Toujours pas convaincus ? Vous n'avez qu'à lancer "Heirs Of Downfall", véritable hymne à la brutalité. L'alternance riff/shred, ainsi que les transitions entre les différentes séquences qui composent le morceau sont savoureux, la double basse qu'on entend quelque part avant la moitié est d'ailleurs d'une vitesse impressionnante, qui contraste parfaitement avec la fin du morceau, une sorte de beatdown sorti tout droit des plus sombres compositions de slam. Notons que Cytotoxin n'a pas oublié pour autant de soigner son atmosphère, car à mi-chemin de notre périple de trente sept minutes de marche au milieu des décombres, les allemands nous proposent "Dead Zone Walktrough", histoire de bien nous mettre dans une boue apocalyptique où nous étions déjà bien enfoncés. Les paroles des différents morceaux s'occupent de faire disparaître ce qui subsiste encore. On y apprend le récit de soldats envoyés dans la zone qui, vous l'aurez deviné, ne s'en sortent pas de la meilleure des manières, un certain passage sur l'avant dernier morceau "Abysm Nucleus" pourra vous le confirmer : « Atom for peace, Rest in dust », Amen.
L'autre aspect énorme du disque est l'arrangement des morceaux et l'ordre choisi par les artistes, car si les quatre premiers nous sont balancés dans la face sans faire trop de quartiers, les quatre qui suivent l'interlude ont plutôt une progression linéaire descendante, autrement dit, le groupe impose un rythme qui converge vers le mélodique, qui va atteindre son plus haut point sur "Abysm Nucleus" où le quator ose même un passage où s'enchainent guitares et trompettes, reprenant le riff principal du titre. Enfin, l'album est clos sur "Prypjat", une ode à la tranquillité et à la dévastation, un hymne du no man's land en quelque sorte. On ne ressort de cet album que le visage en décomposition, traînant notre carcasse sans vie, laissant derrière nous un amas de ruines et de dévastation, et avec une seule envie, réécouter ce gueulement du début et nous y laisser entraîner encore une fois, une dernière fois.

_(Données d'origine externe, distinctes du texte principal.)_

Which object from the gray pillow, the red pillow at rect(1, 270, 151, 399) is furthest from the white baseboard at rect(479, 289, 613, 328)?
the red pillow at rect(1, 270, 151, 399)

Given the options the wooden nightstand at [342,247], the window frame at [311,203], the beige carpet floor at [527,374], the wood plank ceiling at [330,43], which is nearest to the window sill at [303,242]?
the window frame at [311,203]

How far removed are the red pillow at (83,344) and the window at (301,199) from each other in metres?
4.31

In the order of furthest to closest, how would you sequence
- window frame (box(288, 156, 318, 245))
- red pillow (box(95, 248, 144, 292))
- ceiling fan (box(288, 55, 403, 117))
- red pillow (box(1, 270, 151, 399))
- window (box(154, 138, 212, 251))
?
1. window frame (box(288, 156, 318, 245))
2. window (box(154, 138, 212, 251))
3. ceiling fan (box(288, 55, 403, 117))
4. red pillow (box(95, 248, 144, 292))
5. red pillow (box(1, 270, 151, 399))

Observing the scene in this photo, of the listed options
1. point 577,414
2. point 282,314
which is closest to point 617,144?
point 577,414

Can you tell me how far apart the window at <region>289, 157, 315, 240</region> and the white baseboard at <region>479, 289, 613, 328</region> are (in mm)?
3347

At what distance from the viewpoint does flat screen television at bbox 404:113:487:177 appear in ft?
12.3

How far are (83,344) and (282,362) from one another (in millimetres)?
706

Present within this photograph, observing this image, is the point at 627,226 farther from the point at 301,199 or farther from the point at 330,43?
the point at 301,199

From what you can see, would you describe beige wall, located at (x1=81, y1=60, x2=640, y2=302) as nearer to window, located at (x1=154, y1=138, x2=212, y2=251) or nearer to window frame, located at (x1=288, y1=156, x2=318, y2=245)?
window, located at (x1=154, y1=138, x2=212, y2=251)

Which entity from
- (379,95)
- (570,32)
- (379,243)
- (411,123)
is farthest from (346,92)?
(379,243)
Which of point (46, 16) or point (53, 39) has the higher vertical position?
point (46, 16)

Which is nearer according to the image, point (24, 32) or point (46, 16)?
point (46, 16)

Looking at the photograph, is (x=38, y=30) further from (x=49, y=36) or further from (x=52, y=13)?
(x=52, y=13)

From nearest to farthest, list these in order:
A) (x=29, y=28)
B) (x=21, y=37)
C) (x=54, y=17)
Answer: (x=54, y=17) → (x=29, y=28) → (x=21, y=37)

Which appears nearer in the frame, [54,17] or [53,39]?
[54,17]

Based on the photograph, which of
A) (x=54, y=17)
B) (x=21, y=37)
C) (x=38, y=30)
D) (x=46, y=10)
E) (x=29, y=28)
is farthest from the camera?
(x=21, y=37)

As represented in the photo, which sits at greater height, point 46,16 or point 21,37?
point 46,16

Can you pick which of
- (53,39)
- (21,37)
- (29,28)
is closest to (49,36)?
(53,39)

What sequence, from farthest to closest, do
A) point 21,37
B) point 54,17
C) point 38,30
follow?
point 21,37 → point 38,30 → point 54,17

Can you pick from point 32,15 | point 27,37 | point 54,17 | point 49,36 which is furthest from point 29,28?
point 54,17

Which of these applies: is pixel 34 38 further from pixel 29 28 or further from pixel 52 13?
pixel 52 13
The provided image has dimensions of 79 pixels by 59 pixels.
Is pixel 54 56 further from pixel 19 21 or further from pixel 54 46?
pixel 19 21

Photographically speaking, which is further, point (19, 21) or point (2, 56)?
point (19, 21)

Porté par une composition homogène et cohérente qui fait coexister dans la même coulée auditive une foule d’images apocalyptiques, de paysages dantesques et de pensées sinistres, Radiophobia donne une bonne leçon à certaines formations de death metal actuelles, en proposant une eurythmie parfaite entre brutalité, technique et mélodie, tout en veillant à déployer une atmosphère asphyxiante. Les seuls éléments qui peuvent rebuter étant la surabondance d'éléments deathcore tels que les mosh-parts, ainsi que l'utilisation outrée de pig squeals. Ces deux points d'ombre mis à part, nous avons devant nous l'un des touts meilleurs disques de 2012. L'avenir du groupe étant compromis à cause d'une maladie contractée par le guitariste, on ne peut qu'espérer son prompt rétablissement et un retour fracassant des allemands.